The effects of TRIM could have been worse had not the school-age population declined during the early years of the law, Glendening said. Still, he remembers the day in 1981 when 540 teaching positions were erased from the budget and 305 teachers were fired.

Margie Spirer, president of the 6,000-member Prince George's County Education Association, said the cuts went beyond personnel. Elementary art and music programs were canceled, junior varsity sports eliminated and class sizes increased. She said the county schools have never really recovered from TRIM, despite the 1984 amendment.

"We bled here. We are not bleeding anymore. We now allow for growth in our property taxes, but we have found that we can never catch up, we can never be better than we are today," Spirer said. "If you dream of a new program, you can't do it unless you cut someone else's program."

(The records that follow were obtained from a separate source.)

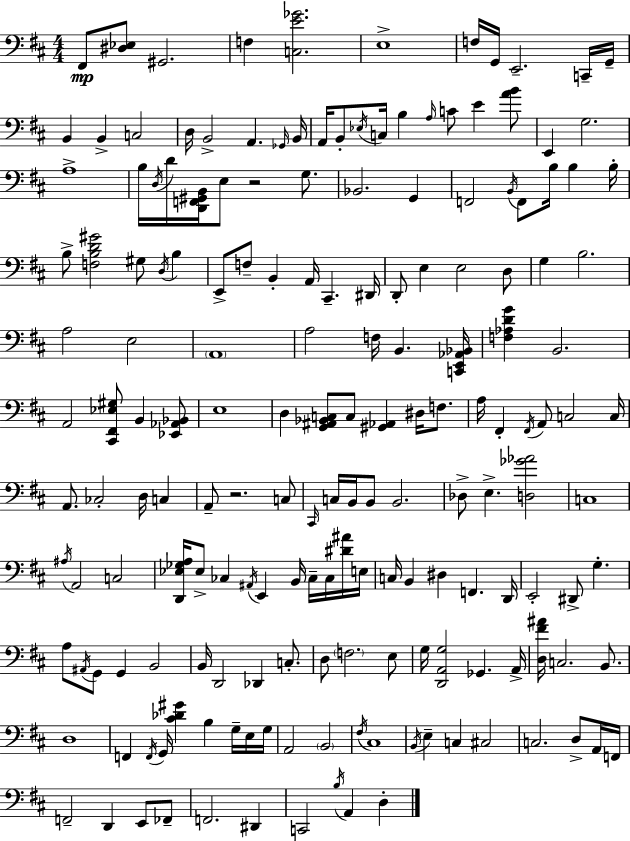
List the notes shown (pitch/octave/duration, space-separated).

F#2/e [D#3,Eb3]/e G#2/h. F3/q [C3,E4,Gb4]/h. E3/w F3/s G2/s E2/h. C2/s G2/s B2/q B2/q C3/h D3/s B2/h A2/q. Gb2/s B2/s A2/s B2/e Eb3/s C3/s B3/q A3/s C4/e E4/q [A4,B4]/e E2/q G3/h. A3/w B3/s D3/s D4/s [D2,F2,G#2,B2]/s E3/e R/h G3/e. Bb2/h. G2/q F2/h B2/s F2/e B3/s B3/q B3/s B3/e [F3,B3,D4,G#4]/h G#3/e D3/s B3/q E2/e F3/e B2/q A2/s C#2/q. D#2/s D2/e E3/q E3/h D3/e G3/q B3/h. A3/h E3/h A2/w A3/h F3/s B2/q. [C2,E2,Ab2,Bb2]/s [F3,Ab3,D4,G4]/q B2/h. A2/h [C#2,F#2,Eb3,G#3]/e B2/q [Eb2,Ab2,Bb2]/e E3/w D3/q [G2,A#2,Bb2,C3]/e C3/e [G#2,Ab2]/q D#3/s F3/e. A3/s F#2/q F#2/s A2/e C3/h C3/s A2/e. CES3/h D3/s C3/q A2/e R/h. C3/e C#2/s C3/s B2/s B2/e B2/h. Db3/e E3/q. [D3,Gb4,Ab4]/h C3/w A#3/s A2/h C3/h [D2,Eb3,Gb3,A3]/s Eb3/e CES3/q A#2/s E2/q B2/s CES3/s CES3/s [D#4,A#4]/s E3/s C3/s B2/q D#3/q F2/q. D2/s E2/h D#2/e G3/q. A3/e A#2/s G2/e G2/q B2/h B2/s D2/h Db2/q C3/e. D3/e F3/h. E3/e G3/s [D2,A2,G3]/h Gb2/q. A2/s [D3,F#4,A#4]/s C3/h. B2/e. D3/w F2/q F2/s G2/s [C#4,Db4,G#4]/q B3/q G3/s E3/s G3/s A2/h B2/h F#3/s C#3/w B2/s E3/q C3/q C#3/h C3/h. D3/e A2/s F2/s F2/h D2/q E2/e FES2/e F2/h. D#2/q C2/h B3/s A2/q D3/q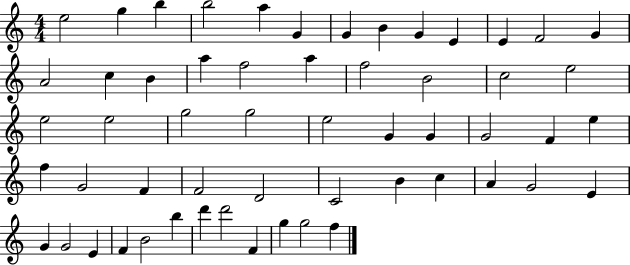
{
  \clef treble
  \numericTimeSignature
  \time 4/4
  \key c \major
  e''2 g''4 b''4 | b''2 a''4 g'4 | g'4 b'4 g'4 e'4 | e'4 f'2 g'4 | \break a'2 c''4 b'4 | a''4 f''2 a''4 | f''2 b'2 | c''2 e''2 | \break e''2 e''2 | g''2 g''2 | e''2 g'4 g'4 | g'2 f'4 e''4 | \break f''4 g'2 f'4 | f'2 d'2 | c'2 b'4 c''4 | a'4 g'2 e'4 | \break g'4 g'2 e'4 | f'4 b'2 b''4 | d'''4 d'''2 f'4 | g''4 g''2 f''4 | \break \bar "|."
}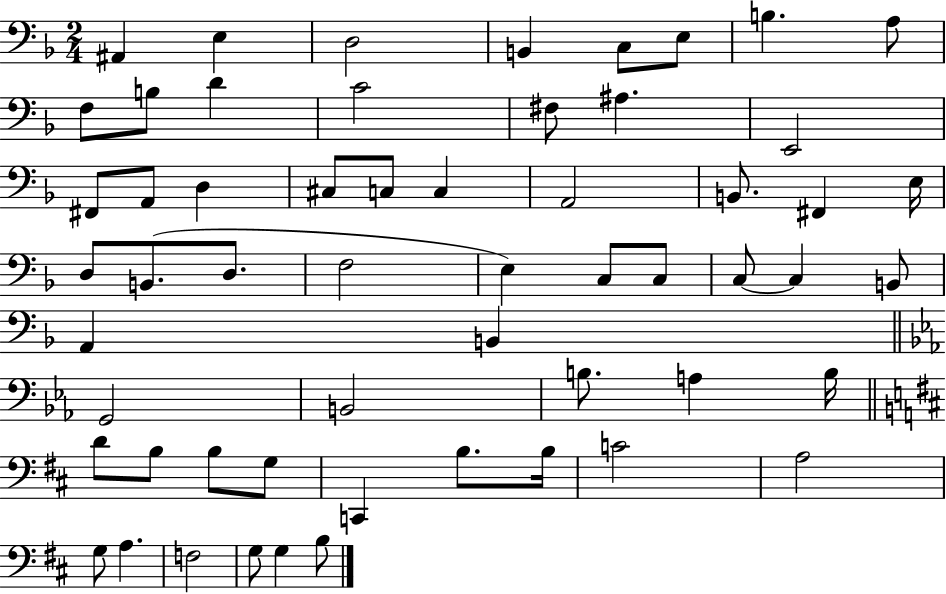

TRIM supporters respond that opponents often focus on only half the amendment's purpose: The issue is not just how much people pay in taxes but how the money is spent.

William Goodman, a former state senator who originally pushed TRIM, said money could be found for schools by making real cuts elsewhere in the county budget. "They kept all their toys and never looked at meaningful change. The classrooms didn't have to bear the brunt of it all," he said.

Goodman's counterpart in Talbot, Emery Hertelendy, said taxpayers revolted there only after county officials refused to heed demands that the government be streamlined.

"A big meeting in Talbot County is 15 people. We had a meeting {on tax rates} in 1978 on the second floor of the courthouse in Easton, and people filled every seat and lined the walls on all three sides . . . . People were angry," he said.

Secretary of State Kelly senses the same mood this year. "The real way to handle the process is not by referendum," he said. "Every four years you have the option of voting on whether government is doing what it is supposed to be doing. That's a better way to handle it."